A common use case for ClickHouse and Snuba is to ingest raw data and automatically roll it up to aggregate values (keyed by a custom set of dimensions). This lets a dataset owner simplify their write logic while getting the query benefits of rows that are pre-aggregated. This is done with what we’ll call a raw table (the table the consumer writes to), an aggregate table (the table the API reads from) and a materialized view (which describes how the data should be transformed from raw to aggregate).

Sample usage of a materialized view/aggregate table from the official ClickHouse Documentation. Note that contrary to this example, the aggregate table definition in Snuba is always separate from the materialized view definition (which is just a ClickHouse SQL transformation, similar to a PostgreSQL trigger).

In general, Snuba follows the naming conventions here:

  • (widgets_raw_local, widgets_raw_dist) for the raw (local, distributed) tables

  • widgets_aggregation_mv for the materialized view (this only exists on storage nodes)

  • (widgets_aggregated_local, widgets_aggregated_dist) for the roll-up/aggregated (local, distributed) tables

Materialized views are immutable so it’s normal to have multiple versions of widgets_aggregation_mv when behavior is updated, with suffixes like widgets_aggregation_mv_v1, widgets_aggregation_mv_v2, etc. Migration between materialized view versions are described in the next section but in general old materialized views should be discarded once they are no longer used.

Schema migrations using materialization_version

As we discussed at the end of the prior section, materialized view logic cannot be updated in place. In order to continuously roll-up input data without data loss or duplication in the aggregate table, we control logic changes with a column on the raw table, materialization_version, and making the materialized view logic depend on specific values of that column. To update MV logic, you create a new materialized view that looks for the last used value of materialization_version plus one and then, after that’s been created in all relevant environments, update the consumer to write the new materialization_version to the raw column.

Here is how this might look in practice:

Context:

  1. There is a raw table click_events_raw_local, that has a field named click_duration, of type Float64. A snuba consumer is setting this to 0 for certain types of click events.

  2. There is a materialized view click_events_aggregation_mv that is writing a quantilesState() value for a click_duration column in click_events_aggregated_local including those zero-values. This materialized view looks for the value of materialization_version = 0 in its WHERE condition.

  3. The query users are being surprised by p90, p95, and p99 values that are taking into account zero-duration click events which don’t make sense for the use case.

To resolve this confusion, we don’t want to set quantilesState for click_duration if the incoming click_duration is 0.
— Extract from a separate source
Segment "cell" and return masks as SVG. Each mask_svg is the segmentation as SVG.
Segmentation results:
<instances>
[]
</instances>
Steps to resolve the issue:

  1. Create a new materialized view click_events_aggregation_mv_v1 via the migration system. This new materialized view will use the WHERE clause or some kind of filtering to avoid setting quantilesState(0) in the write for the click_duration column. This new materialized will only operate on inputs in click_events_raw_local where materialization_version = 1

  2. Test that this fixes the issue in your local environment by changing your consumer to use materialization_version = 1. It can make sense to control this via the settings file in (in snuba/settings/__init.py__)
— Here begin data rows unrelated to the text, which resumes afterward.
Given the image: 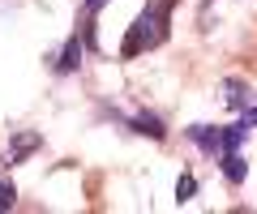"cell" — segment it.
<instances>
[{
  "label": "cell",
  "instance_id": "obj_12",
  "mask_svg": "<svg viewBox=\"0 0 257 214\" xmlns=\"http://www.w3.org/2000/svg\"><path fill=\"white\" fill-rule=\"evenodd\" d=\"M240 116H244L248 124H257V103H253V107H248V112H240Z\"/></svg>",
  "mask_w": 257,
  "mask_h": 214
},
{
  "label": "cell",
  "instance_id": "obj_6",
  "mask_svg": "<svg viewBox=\"0 0 257 214\" xmlns=\"http://www.w3.org/2000/svg\"><path fill=\"white\" fill-rule=\"evenodd\" d=\"M82 65V39H69V43H64V52H60V60H56V73H73V69Z\"/></svg>",
  "mask_w": 257,
  "mask_h": 214
},
{
  "label": "cell",
  "instance_id": "obj_11",
  "mask_svg": "<svg viewBox=\"0 0 257 214\" xmlns=\"http://www.w3.org/2000/svg\"><path fill=\"white\" fill-rule=\"evenodd\" d=\"M103 5H107V0H86V18H94V13H99Z\"/></svg>",
  "mask_w": 257,
  "mask_h": 214
},
{
  "label": "cell",
  "instance_id": "obj_4",
  "mask_svg": "<svg viewBox=\"0 0 257 214\" xmlns=\"http://www.w3.org/2000/svg\"><path fill=\"white\" fill-rule=\"evenodd\" d=\"M128 124H133V133H142V137H150V141H163V137H167L163 120H159L155 112H138V116H133Z\"/></svg>",
  "mask_w": 257,
  "mask_h": 214
},
{
  "label": "cell",
  "instance_id": "obj_1",
  "mask_svg": "<svg viewBox=\"0 0 257 214\" xmlns=\"http://www.w3.org/2000/svg\"><path fill=\"white\" fill-rule=\"evenodd\" d=\"M172 5H176V0H146V9L138 13V22L128 26L124 43H120V56L133 60L138 52L163 43V39H167V22H172Z\"/></svg>",
  "mask_w": 257,
  "mask_h": 214
},
{
  "label": "cell",
  "instance_id": "obj_3",
  "mask_svg": "<svg viewBox=\"0 0 257 214\" xmlns=\"http://www.w3.org/2000/svg\"><path fill=\"white\" fill-rule=\"evenodd\" d=\"M223 103L231 112H248L253 107V86L244 77H223Z\"/></svg>",
  "mask_w": 257,
  "mask_h": 214
},
{
  "label": "cell",
  "instance_id": "obj_9",
  "mask_svg": "<svg viewBox=\"0 0 257 214\" xmlns=\"http://www.w3.org/2000/svg\"><path fill=\"white\" fill-rule=\"evenodd\" d=\"M39 146V133H22L18 141H13V154H9V163H18L22 154H26V150H35Z\"/></svg>",
  "mask_w": 257,
  "mask_h": 214
},
{
  "label": "cell",
  "instance_id": "obj_8",
  "mask_svg": "<svg viewBox=\"0 0 257 214\" xmlns=\"http://www.w3.org/2000/svg\"><path fill=\"white\" fill-rule=\"evenodd\" d=\"M193 193H197V180L184 171V176L176 180V201H180V205H184V201H193Z\"/></svg>",
  "mask_w": 257,
  "mask_h": 214
},
{
  "label": "cell",
  "instance_id": "obj_10",
  "mask_svg": "<svg viewBox=\"0 0 257 214\" xmlns=\"http://www.w3.org/2000/svg\"><path fill=\"white\" fill-rule=\"evenodd\" d=\"M13 201H18V188L9 180H0V210H13Z\"/></svg>",
  "mask_w": 257,
  "mask_h": 214
},
{
  "label": "cell",
  "instance_id": "obj_7",
  "mask_svg": "<svg viewBox=\"0 0 257 214\" xmlns=\"http://www.w3.org/2000/svg\"><path fill=\"white\" fill-rule=\"evenodd\" d=\"M248 129H253V124H248L244 116H240L236 124H227V129H223V154H227V150H240V141L248 137Z\"/></svg>",
  "mask_w": 257,
  "mask_h": 214
},
{
  "label": "cell",
  "instance_id": "obj_2",
  "mask_svg": "<svg viewBox=\"0 0 257 214\" xmlns=\"http://www.w3.org/2000/svg\"><path fill=\"white\" fill-rule=\"evenodd\" d=\"M184 137L202 150V154H210V158L223 154V129H210V124H189V129H184Z\"/></svg>",
  "mask_w": 257,
  "mask_h": 214
},
{
  "label": "cell",
  "instance_id": "obj_5",
  "mask_svg": "<svg viewBox=\"0 0 257 214\" xmlns=\"http://www.w3.org/2000/svg\"><path fill=\"white\" fill-rule=\"evenodd\" d=\"M219 167H223V176H227V184H244V180H248V163L236 154V150L219 154Z\"/></svg>",
  "mask_w": 257,
  "mask_h": 214
}]
</instances>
  3. Run the migration in all relevant environments.

  4. Change the materialization_version setting mentioned above in a specific environment, to set materialization_version = 1 on write.

  5. Validate that the consumer is writing rows with the new materialization version, and that it produces the expected roll-up results.

  6. Write a migration to remove the now-unused materialized view (click_events_aggregation_mv).